You would expect most of the food that you eat to be free from neurotoxins, but some of these substances can still find their way into a lot of popular processed foods. It is important to learn more about the ingredients that go into your food. Even your favorite snack may contain food additives that could have a negative impact on your body.
Neurotoxins are substances that are capable of harming your brain and central nervous system. They are often added to processed food items for many reasons. Sometimes, they are used to enhance flavor. Other times, they can be used as substitutes for other ingredients. There are also some instances wherein the neurotoxins are not added intentionally. In any case, the bottom line remains the same. If your food contains these substances, you should avoid eating them as much as possible. (Related: 5 neurotoxins found in your favorite foods.)
Be vigilant in checking the ingredients on food labels. Ditch those unhealthy foods if they contain any of these five neurotoxins:
Aspartame is an artificial sweetener that is often used as an alternative to sugar.
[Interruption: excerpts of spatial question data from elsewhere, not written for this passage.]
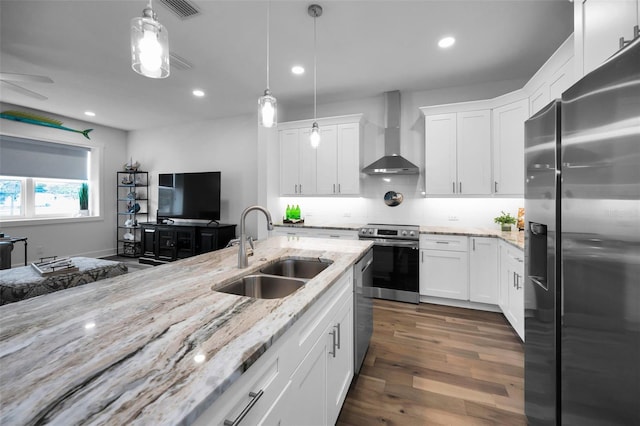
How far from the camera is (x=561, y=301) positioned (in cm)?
115

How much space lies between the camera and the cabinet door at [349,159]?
4.05 meters

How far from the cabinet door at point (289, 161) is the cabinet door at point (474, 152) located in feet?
7.73

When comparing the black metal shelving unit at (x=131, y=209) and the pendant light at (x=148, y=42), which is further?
the black metal shelving unit at (x=131, y=209)

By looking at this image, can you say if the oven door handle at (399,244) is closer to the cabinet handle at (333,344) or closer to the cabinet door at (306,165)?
the cabinet door at (306,165)

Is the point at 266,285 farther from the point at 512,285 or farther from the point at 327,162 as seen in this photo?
the point at 327,162

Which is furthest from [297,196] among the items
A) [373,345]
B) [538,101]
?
[538,101]

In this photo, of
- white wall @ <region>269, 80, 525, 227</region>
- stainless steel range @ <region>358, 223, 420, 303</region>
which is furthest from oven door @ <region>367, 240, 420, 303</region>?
white wall @ <region>269, 80, 525, 227</region>

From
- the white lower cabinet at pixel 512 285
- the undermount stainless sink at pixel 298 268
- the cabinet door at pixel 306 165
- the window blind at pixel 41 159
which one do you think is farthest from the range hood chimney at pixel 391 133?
the window blind at pixel 41 159

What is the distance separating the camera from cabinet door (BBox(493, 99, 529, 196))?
10.2ft

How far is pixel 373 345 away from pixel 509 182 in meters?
2.46

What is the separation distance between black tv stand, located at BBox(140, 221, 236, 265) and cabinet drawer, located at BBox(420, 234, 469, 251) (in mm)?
3463

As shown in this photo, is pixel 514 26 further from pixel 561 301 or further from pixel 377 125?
pixel 561 301

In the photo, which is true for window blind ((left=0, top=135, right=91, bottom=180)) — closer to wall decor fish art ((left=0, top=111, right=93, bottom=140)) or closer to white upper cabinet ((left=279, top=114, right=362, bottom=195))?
wall decor fish art ((left=0, top=111, right=93, bottom=140))

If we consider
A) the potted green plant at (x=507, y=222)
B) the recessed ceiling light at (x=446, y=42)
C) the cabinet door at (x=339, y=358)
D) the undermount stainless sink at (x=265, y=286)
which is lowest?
the cabinet door at (x=339, y=358)
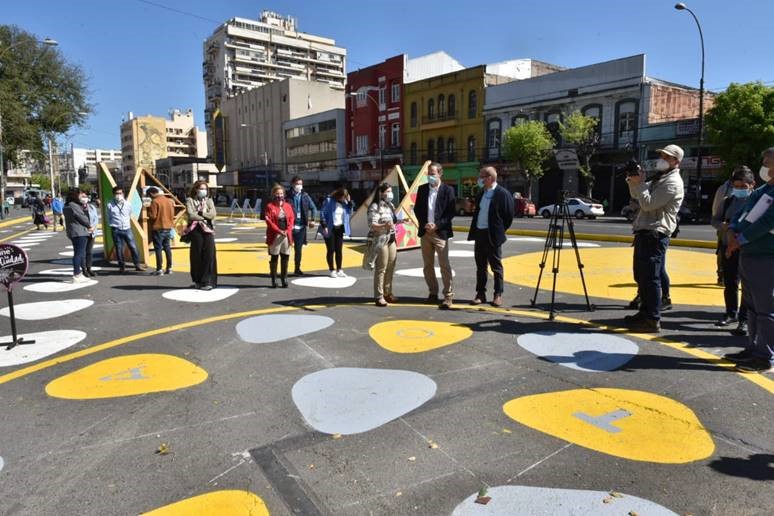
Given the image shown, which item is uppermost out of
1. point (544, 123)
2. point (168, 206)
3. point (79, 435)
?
point (544, 123)

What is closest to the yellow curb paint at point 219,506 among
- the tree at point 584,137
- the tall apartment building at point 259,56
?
the tree at point 584,137

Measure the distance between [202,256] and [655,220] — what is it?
6544 millimetres

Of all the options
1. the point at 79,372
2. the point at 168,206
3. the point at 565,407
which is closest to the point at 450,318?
the point at 565,407

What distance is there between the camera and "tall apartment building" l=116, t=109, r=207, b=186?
140 meters

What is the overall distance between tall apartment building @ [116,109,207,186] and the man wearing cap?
474 feet

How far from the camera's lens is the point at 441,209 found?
22.9ft

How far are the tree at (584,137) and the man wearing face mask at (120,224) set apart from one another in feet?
99.9

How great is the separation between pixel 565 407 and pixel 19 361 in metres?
5.00

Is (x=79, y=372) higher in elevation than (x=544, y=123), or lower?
lower

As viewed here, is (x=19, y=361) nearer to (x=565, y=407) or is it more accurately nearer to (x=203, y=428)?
(x=203, y=428)

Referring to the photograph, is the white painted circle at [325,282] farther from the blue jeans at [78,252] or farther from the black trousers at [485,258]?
the blue jeans at [78,252]

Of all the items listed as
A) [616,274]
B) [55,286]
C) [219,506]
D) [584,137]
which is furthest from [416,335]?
[584,137]

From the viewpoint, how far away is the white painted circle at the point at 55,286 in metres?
8.60

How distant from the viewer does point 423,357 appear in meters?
4.92
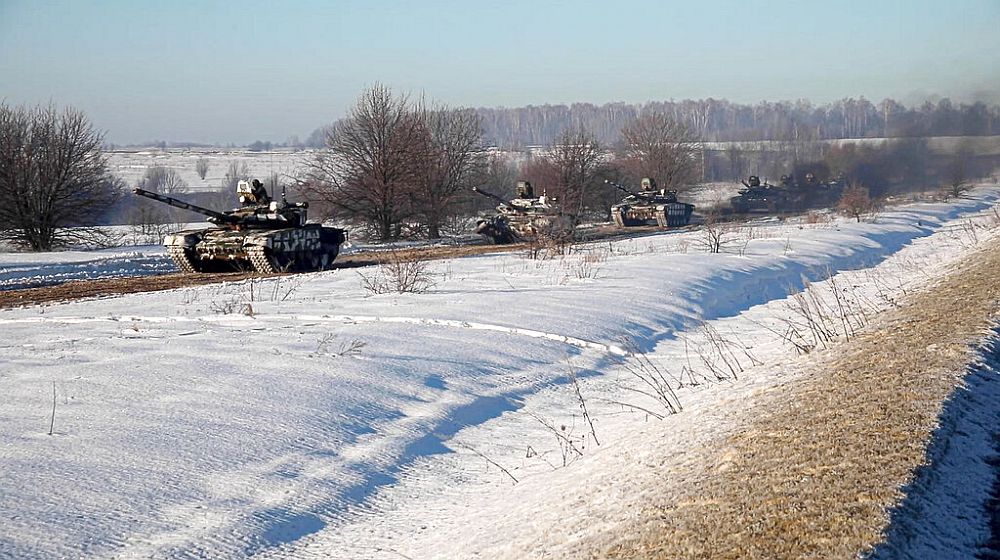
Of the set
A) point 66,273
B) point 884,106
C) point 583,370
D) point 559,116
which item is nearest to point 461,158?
point 66,273

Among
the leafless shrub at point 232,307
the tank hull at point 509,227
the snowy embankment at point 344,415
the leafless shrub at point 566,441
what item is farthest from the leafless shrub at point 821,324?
the tank hull at point 509,227

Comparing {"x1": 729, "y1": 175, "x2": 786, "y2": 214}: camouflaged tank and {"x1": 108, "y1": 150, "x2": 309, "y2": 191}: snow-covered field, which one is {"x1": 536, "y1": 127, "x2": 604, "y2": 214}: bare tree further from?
{"x1": 108, "y1": 150, "x2": 309, "y2": 191}: snow-covered field

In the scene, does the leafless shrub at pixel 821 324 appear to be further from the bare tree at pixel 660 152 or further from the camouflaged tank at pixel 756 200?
the bare tree at pixel 660 152

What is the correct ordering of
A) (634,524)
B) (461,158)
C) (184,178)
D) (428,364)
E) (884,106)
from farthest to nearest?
1. (884,106)
2. (184,178)
3. (461,158)
4. (428,364)
5. (634,524)

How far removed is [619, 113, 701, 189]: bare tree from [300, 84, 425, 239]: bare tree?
2375cm

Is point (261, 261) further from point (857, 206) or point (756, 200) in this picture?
point (756, 200)

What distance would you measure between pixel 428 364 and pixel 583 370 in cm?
170

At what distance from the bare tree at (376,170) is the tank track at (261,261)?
17.2 meters

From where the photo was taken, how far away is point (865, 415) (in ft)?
18.1

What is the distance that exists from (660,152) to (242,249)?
43806mm

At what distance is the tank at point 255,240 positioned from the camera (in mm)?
22016

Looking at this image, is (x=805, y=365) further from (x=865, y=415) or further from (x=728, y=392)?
(x=865, y=415)

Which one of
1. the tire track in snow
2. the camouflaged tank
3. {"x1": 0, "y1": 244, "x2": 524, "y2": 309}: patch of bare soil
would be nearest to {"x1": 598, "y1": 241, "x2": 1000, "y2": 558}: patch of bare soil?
the tire track in snow

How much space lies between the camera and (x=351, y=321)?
36.7ft
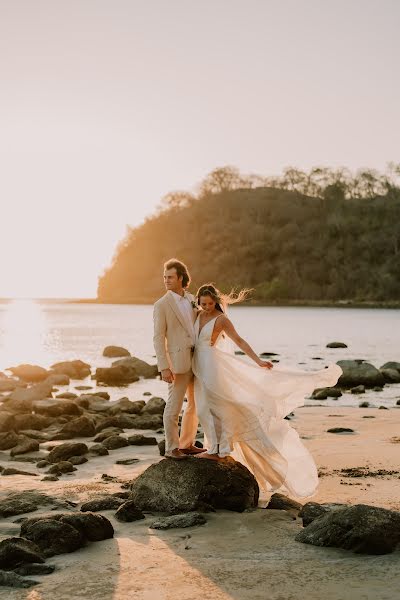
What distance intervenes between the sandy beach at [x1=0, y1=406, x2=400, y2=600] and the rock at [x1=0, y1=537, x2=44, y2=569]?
24cm

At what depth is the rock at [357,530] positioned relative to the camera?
704cm

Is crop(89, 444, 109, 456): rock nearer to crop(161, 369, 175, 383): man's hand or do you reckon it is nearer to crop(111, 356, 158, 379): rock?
crop(161, 369, 175, 383): man's hand

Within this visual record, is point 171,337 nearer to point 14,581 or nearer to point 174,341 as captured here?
point 174,341

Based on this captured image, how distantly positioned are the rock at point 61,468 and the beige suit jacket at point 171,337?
3.44m

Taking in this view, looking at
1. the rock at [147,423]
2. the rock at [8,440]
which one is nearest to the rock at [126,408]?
the rock at [147,423]

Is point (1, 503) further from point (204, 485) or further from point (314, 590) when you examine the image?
point (314, 590)

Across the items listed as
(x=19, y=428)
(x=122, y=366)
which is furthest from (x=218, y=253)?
(x=19, y=428)

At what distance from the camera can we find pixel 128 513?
334 inches

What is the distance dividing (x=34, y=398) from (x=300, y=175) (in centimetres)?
15149

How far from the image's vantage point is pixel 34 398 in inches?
818

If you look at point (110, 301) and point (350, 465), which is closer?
point (350, 465)

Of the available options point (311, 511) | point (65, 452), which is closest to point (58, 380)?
point (65, 452)

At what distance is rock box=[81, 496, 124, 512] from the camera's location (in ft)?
29.3

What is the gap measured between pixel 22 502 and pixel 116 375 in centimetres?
2093
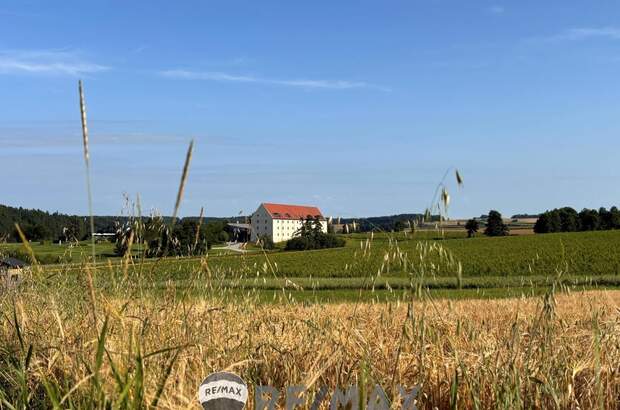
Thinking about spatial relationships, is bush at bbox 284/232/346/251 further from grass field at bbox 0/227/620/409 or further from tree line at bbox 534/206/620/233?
grass field at bbox 0/227/620/409

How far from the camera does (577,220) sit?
284ft

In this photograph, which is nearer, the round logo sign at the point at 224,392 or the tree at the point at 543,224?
the round logo sign at the point at 224,392

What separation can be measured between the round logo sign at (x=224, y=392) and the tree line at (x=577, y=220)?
8313 cm

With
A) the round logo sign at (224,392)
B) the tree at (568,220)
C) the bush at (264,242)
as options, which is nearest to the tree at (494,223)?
the bush at (264,242)

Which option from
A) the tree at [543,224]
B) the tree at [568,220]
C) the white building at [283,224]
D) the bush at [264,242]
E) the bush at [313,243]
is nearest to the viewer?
the white building at [283,224]

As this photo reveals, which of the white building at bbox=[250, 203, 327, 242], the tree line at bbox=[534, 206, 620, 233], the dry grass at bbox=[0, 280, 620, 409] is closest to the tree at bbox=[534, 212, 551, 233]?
the tree line at bbox=[534, 206, 620, 233]

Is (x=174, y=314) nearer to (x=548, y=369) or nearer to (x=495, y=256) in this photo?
(x=548, y=369)

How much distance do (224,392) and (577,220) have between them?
92.4 meters

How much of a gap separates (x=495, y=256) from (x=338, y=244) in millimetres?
19616

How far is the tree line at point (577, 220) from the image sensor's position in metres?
80.8

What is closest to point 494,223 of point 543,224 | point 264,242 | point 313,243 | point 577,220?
point 313,243

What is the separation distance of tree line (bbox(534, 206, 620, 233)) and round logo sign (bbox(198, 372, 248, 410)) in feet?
273

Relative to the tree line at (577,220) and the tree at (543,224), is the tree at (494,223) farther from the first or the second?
the tree line at (577,220)

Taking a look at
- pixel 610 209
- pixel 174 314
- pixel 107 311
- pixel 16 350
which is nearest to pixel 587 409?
pixel 107 311
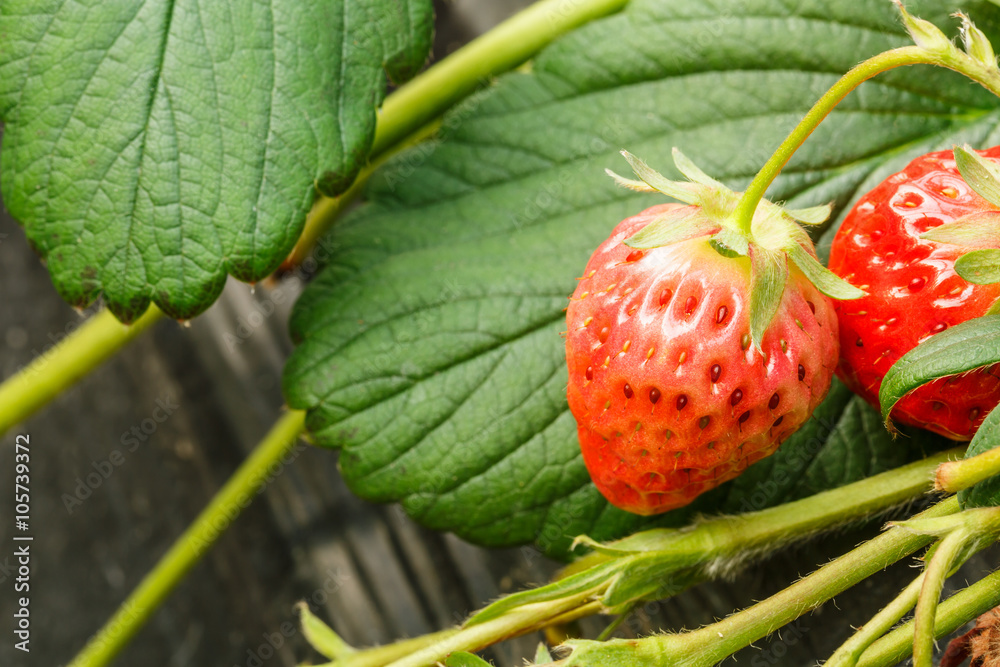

If you see any sweet foods or beverages that are labeled as “sugar-free,” you can normally expect aspartame to be there in its place. Aspartame is made of two main components, namely aspartic acid and phenylalanine, both of which are naturally occurring amino acids. However, large quantities of these are dangerous to your health. Aspartic is a brain chemical, but excessive amounts of it turn it into excitotoxins that can literally stimulate or “excite” brain cells to death. On the other hand, large amounts of pheylalanine make it a neurotoxin that inhibits the brain’s uptake and conversion of another amino acid, tryptophan. When you eat aspartame, your body processes it and breaks down part of it into methanol, an extremely poisonous wood alcohol. While in your body, methanol can also turn into formaldehyde, a known carcinogen and neurotoxin.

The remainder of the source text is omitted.